I don't think any of the Democrats who voted for the IWR (except Lieberman) were voting for the neo-con proposition that the US should invade an Arab country that posed no threat, merely to show dominance and extend influence. Their votes were wrong, but not neo-con.
Bill Clinton declared war on Iraq in 1998 (in terms of international law, bombing a nation is a declaration of war whether Congress is consulted or not) because he believed in the WMD threat. Having had the highest possible security clearance for many years, he thought he had good reason to believe in the WMD threat. And in September 2002 he continued to believe in the WMD threat. Having himself used force to counter the WMD threat, there was no reason to think he would oppose more selective bombings of "WMD facilities."
Bill Clinton was a WMD true-believer, but I cannot see that he favored invading Iraq. In early 2003 he saw himself as a broker working to avoid he invasion. One can say that was stupid, but it doesn't make him a supporter of the invasion. Bill Clinton was fixated on the problem of getting Iraq to disarm, and convinced there were arms to disarm, and slow to recognize that Bush was a greater danger than Iraq. And, because Clinton believed in the WMD (based on the US intel consensus that existed during his presidency), he thought it was possible to get Iraq to disarm. He did not understand that Iraq couldn't possibly prevent war because they had no arms to give up.
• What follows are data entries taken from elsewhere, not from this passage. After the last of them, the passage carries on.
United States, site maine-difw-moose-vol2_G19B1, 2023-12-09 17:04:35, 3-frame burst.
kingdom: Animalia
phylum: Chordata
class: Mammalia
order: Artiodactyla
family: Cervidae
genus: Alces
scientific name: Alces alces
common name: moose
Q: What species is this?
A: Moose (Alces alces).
But Clinton did come to recognize, some time between the IWR and the invasion, that the Bush administration intended to invade whether there were WMD or not. He was wrong not to recognize that earlier, but he did figure it out a few months too late and he saw himself as a force for good trying to influence international machinations to prevent the invasion. Clinton seems to have believed that he could help Blair prevent the invasion. (Again, without knowing that Saddam couldn't comply because there was nothing to disclose):
In the face of the foot dragging, hawks in America have been pushing for an immediate attack on Iraq. Some of them want regime change for reasons other than disarmament, and, therefore, they have discredited the inspection process from the beginning; they did not want it to succeed. Because military action probably will require only a few days, they believe the world community will quickly unite on rebuilding Iraq as soon as Saddam is deposed.
http://www.guardian.co.uk/comment/story/0,3604,916233,00.html
This is not a defense of the Clinton's wisdom, merely noting that their ONLY mistake was misunderestimating Bush's sociopathy.
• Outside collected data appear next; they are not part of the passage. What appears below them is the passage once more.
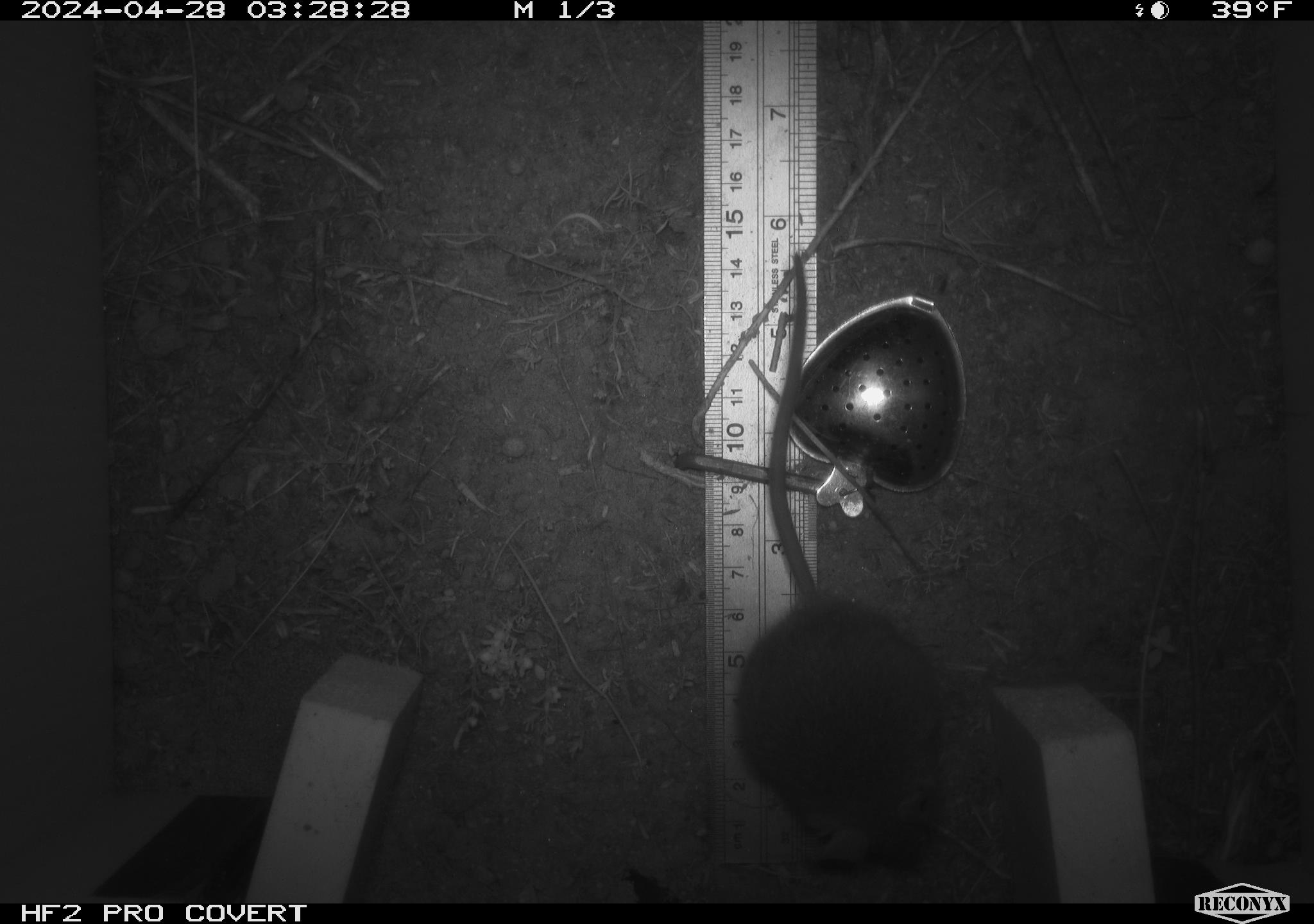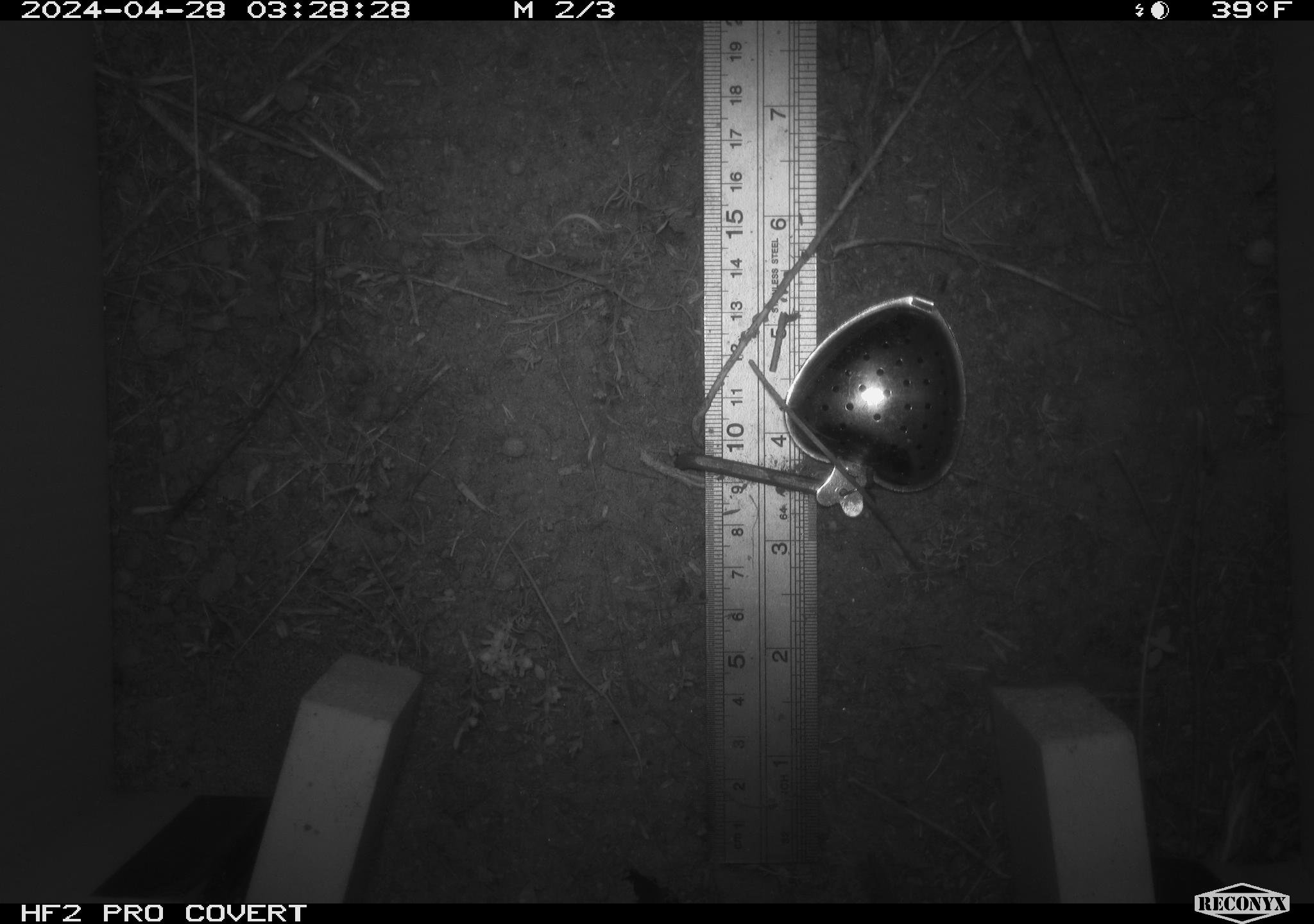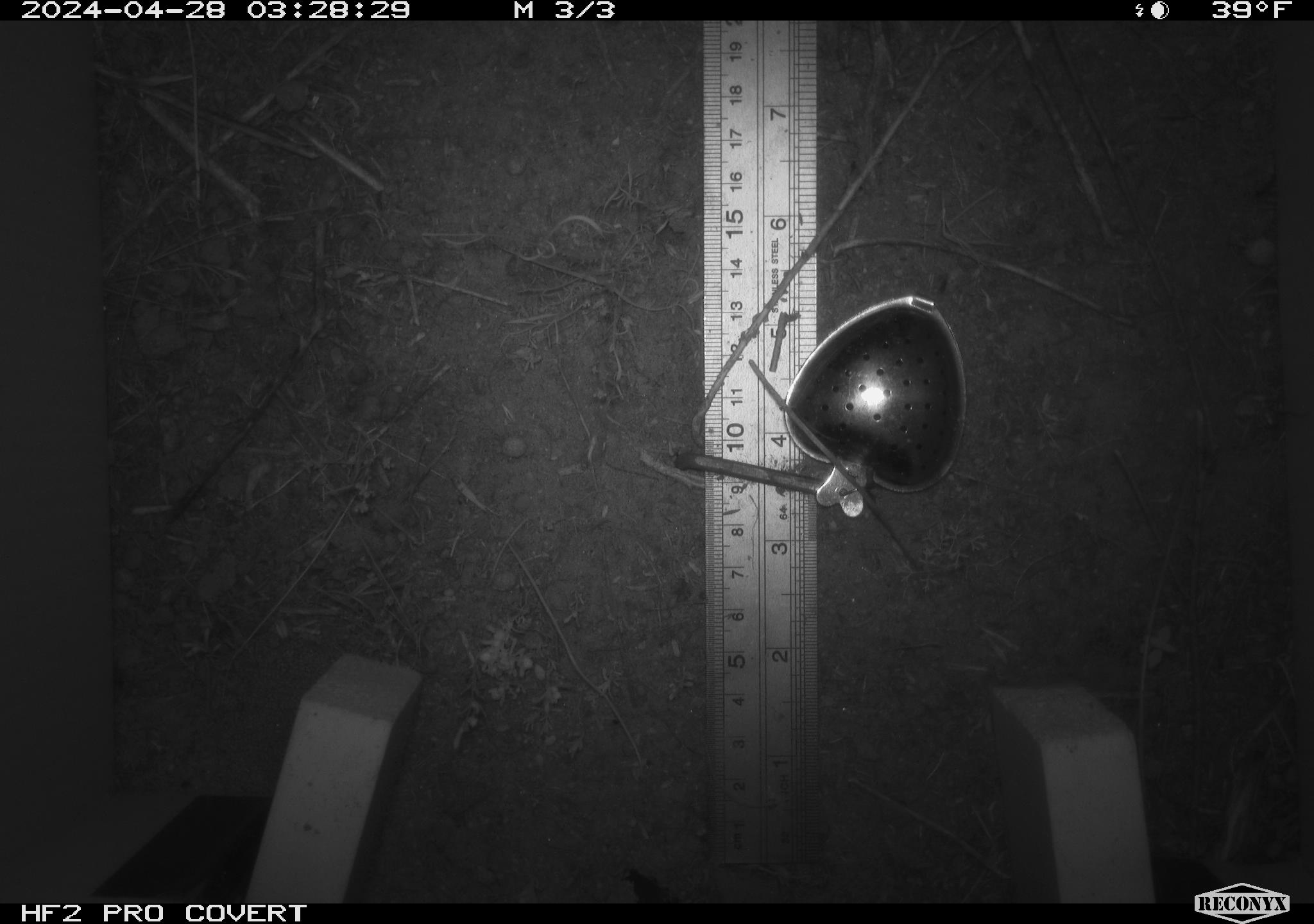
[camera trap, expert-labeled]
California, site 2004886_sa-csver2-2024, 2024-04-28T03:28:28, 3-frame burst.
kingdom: Animalia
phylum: Chordata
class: Mammalia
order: Rodentia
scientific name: Rodentia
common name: rodent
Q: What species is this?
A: Rodent (Rodentia).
That is an immense mistake. It is not, however, support of the invasion as it came to pass in 2003. Hillary is truthful when she says her IWR vote was a vote for diplomacy. That is what was in her mind. And Bill Clinton's mind. And Joe Biden and John Edwards and Chris Dodd's mind. And John Kerry's mind... as he said, "I didn't expect Bush to fuck it up so badly."
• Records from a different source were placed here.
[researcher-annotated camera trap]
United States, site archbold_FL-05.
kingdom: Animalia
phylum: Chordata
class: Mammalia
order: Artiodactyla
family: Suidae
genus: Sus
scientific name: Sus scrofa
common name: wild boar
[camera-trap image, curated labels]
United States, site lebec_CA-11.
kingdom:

So talk abut who supported the Iraq War should be narrowed to its pertinent dimensions. The Senate Democrats who voted for the IWR were bamboozled. They were dumb. They misread the situation and misread the players. But they did not support the idea of
invading Iraq even after it was demonstrated that Iraq posed no threat to the US.The fairest criticism of Bill and Hillary (and all the others) is that they grossly overestimated their own ability to play the system. They thought they could call Bush's bluff, because they thought Bush was a reckless poker player, rather than a serial killer. An immense and tragic error. But I see no reason to think that Kerry or Clinton or all the others actually favored removing the inspectors again and invading and occupying Iraq in 2003. (No more than Neville Chamberlain believed Hitler would invade Poland.) They were not pro-war for the sake of war. They didn't favor killing a bunch of people for the sheer hell of it.
The difference between first-degree murder and negligent homicide doesn't matter much to the victims, but it makes a difference in how we view the perpetrators.